• [GIVEN DATA]
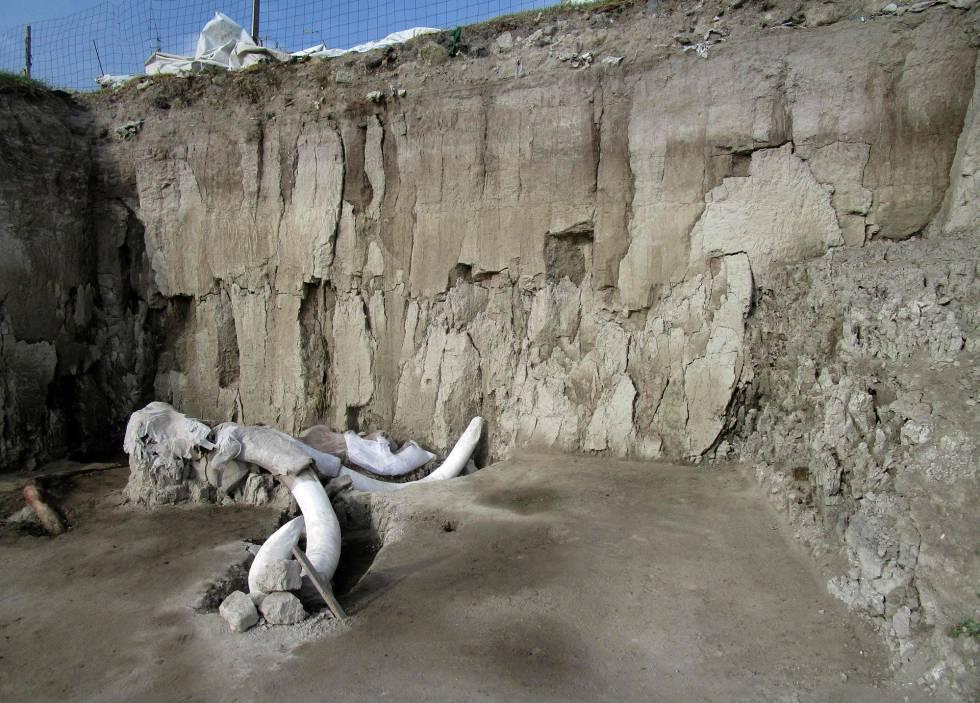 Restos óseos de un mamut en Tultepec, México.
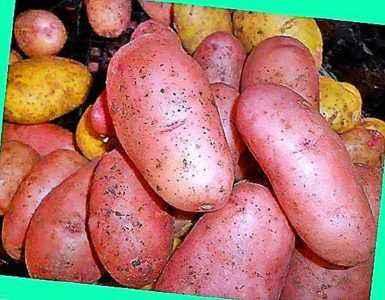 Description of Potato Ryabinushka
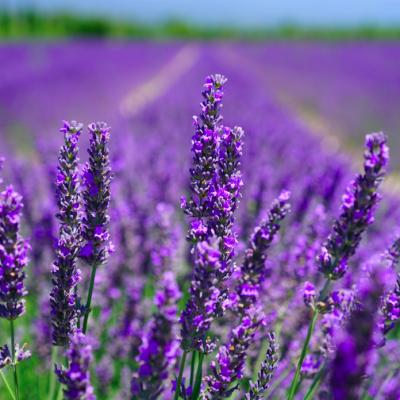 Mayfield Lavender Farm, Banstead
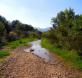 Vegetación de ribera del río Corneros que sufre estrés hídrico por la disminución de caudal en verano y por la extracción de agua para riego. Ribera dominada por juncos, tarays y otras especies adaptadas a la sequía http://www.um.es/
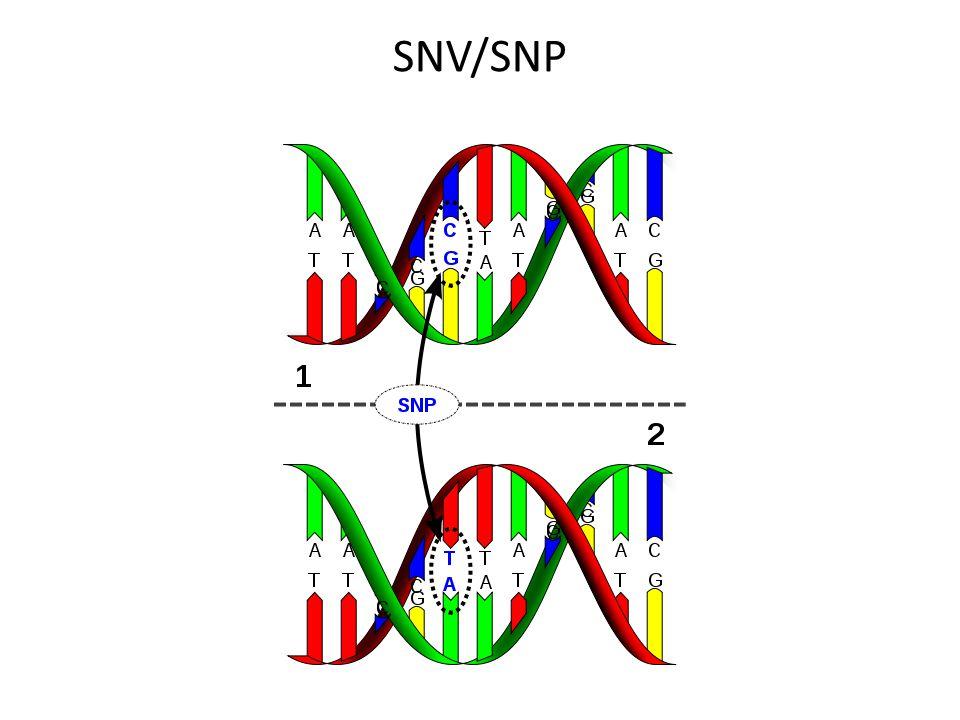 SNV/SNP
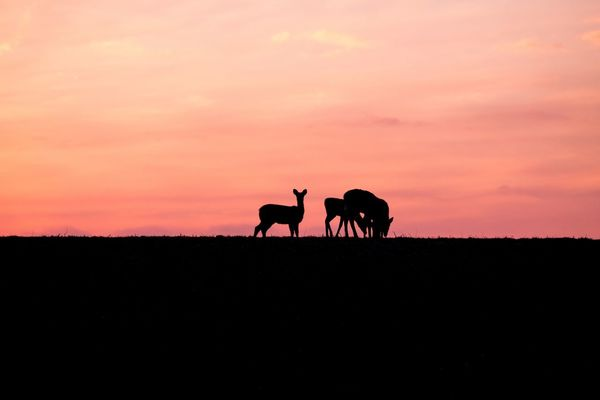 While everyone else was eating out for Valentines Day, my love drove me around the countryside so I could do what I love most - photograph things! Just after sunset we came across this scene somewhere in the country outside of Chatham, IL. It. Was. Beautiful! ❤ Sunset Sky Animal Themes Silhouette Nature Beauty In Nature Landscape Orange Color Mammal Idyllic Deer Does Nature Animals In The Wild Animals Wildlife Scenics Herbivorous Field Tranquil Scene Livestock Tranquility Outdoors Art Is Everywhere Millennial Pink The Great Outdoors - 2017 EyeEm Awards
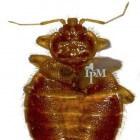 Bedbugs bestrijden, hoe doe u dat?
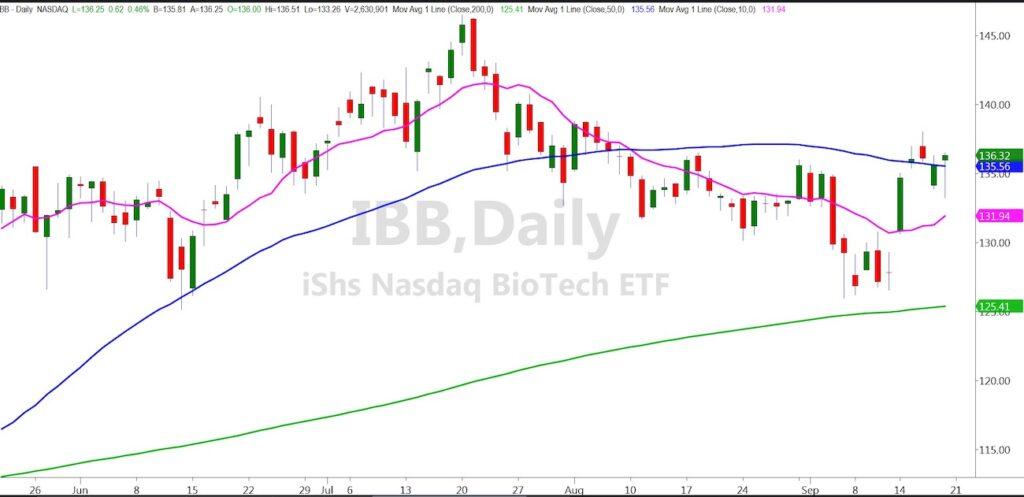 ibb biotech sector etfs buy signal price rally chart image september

• [EXERCISE DESCRIPTION]
Word for word, restate the lines from the line with "Bedbugs bestrijden, hoe doe u dat?" through the last line of the entries, and nothing beyond them. Omit pictures.

• [TASK ANSWER]
 Bedbugs bestrijden, hoe doe u dat?
 ibb biotech sector etfs buy signal price rally chart image september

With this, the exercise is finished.